== DIRECTIONS FOR THIS TASK ==
For the material below, return exactly the lines starting at the line containing "Rungis : le" and ending at the line containing "Close up shot of big green leaves.", both ends included, and no others.

== RECORDS SHOWN ==
== == ==
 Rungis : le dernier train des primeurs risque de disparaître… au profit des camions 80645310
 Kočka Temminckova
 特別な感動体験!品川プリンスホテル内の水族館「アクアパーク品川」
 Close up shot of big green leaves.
== == ==
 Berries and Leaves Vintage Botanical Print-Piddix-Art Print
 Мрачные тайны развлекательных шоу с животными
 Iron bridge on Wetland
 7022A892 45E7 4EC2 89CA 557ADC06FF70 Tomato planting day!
== == ==
== REPLY TO THE TASK ==
 Rungis : le dernier train des primeurs risque de disparaître… au profit des camions 80645310
 Kočka Temminckova
 特別な感動体験!品川プリンスホテル内の水族館「アクアパーク品川」
 Close up shot of big green leaves.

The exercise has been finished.